Facebook COO Sheryl Sandberg took to, erm, Facebook to discuss the ‘critical moment’ for workplaces everywhere when it comes to sexual harassment.
‘It’s the power, stupid,’ Sandberg wrote in a lengthy and revealing post in which she spoke of her own experience of unwanted advances in the workplace. ‘I didn’t work for any of these men. But in every single one of these situations, they had more power than I did,’ Sandberg said. ‘That’s not a coincidence. It’s why they felt free to cross that line.’
Now, more than perhaps ever before, people are willing to hold perpetrators responsible. This is of course a good thing, but Sandberg said that companies need to heed this call to more systematic action to end abuses of power. ‘Too many workplaces lack clear policies about how to handle accusations of sexual harassment,’ Sandberg said.

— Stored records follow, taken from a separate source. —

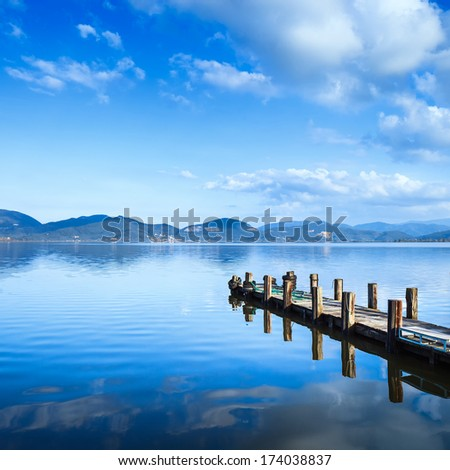 Wooden pier or jetty on a blue lake sunset and cloudy sky reflection on water. Long exposure, Versilia Massaciuccoli Lake, Tuscany, Italy. - stock photo
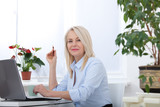 Beautiful business lady is looking at camera and smiling while working in office - 199558951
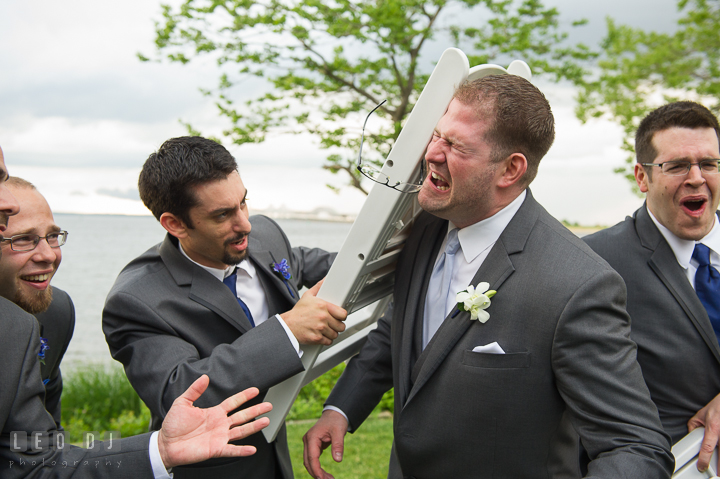 A groomsman hit Groom's head with a folding chair. Kent Island Maryland Chesapeake Bay Beach Club wedding reception party photo, by wedding photographers of Leo Dj Photography. http://leodjphoto.com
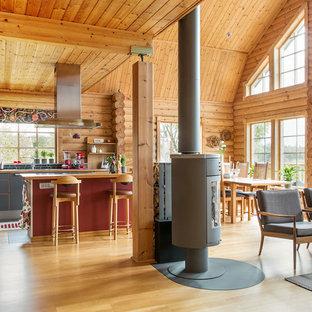Inspiration för ett mycket stort lantligt allrum med öppen planlösning, med bruna väggar, ljust trägolv och en öppen vedspis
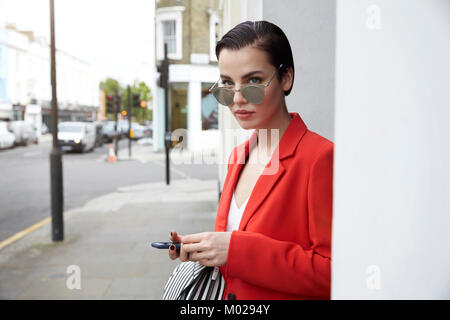 Woman in red jacket on the street, looking over sunglasses - Stock Image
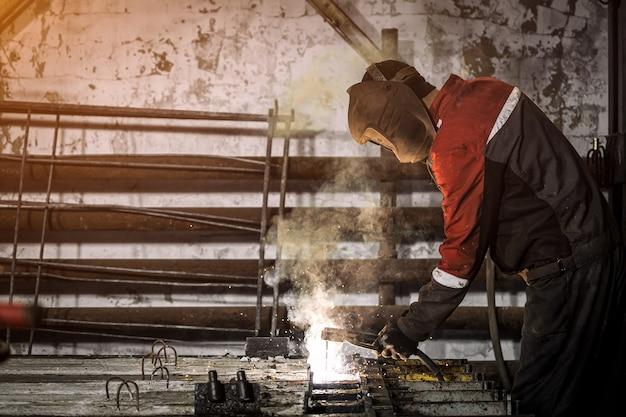 Рабочий в защитной маске сваривает металл с помощью сварочного аппарата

Only through clear and consistent policy can there be a working environment in which workers are comfortable coming forward.
Ultimately, as Sandberg acknowledges, what will bring the most change is if more women are in positions of power. There is no reason why companies can’t seize this watershed moment as an opportunity to make real change happen. Sandberg outlines six principles that can make this a reality from having a clear and consistent process for dealing with accusations to making it clear to all employees that they have a role to play in keeping workplaces safe.
Few would disagree with these claims, but Sandberg points out the danger of this cultural moment swinging the other way. ‘I have already heard the rumblings of a backlash: "This is why you shouldn’t hire women",’ she wrote. ‘Actually, this is why you should.’
Sandberg points to a depressing logic: it may be that the easiest way of avoiding the company falling into disrepute over harassment claims is simply not to hire women, rather than not promote the men who are prone to that behaviour.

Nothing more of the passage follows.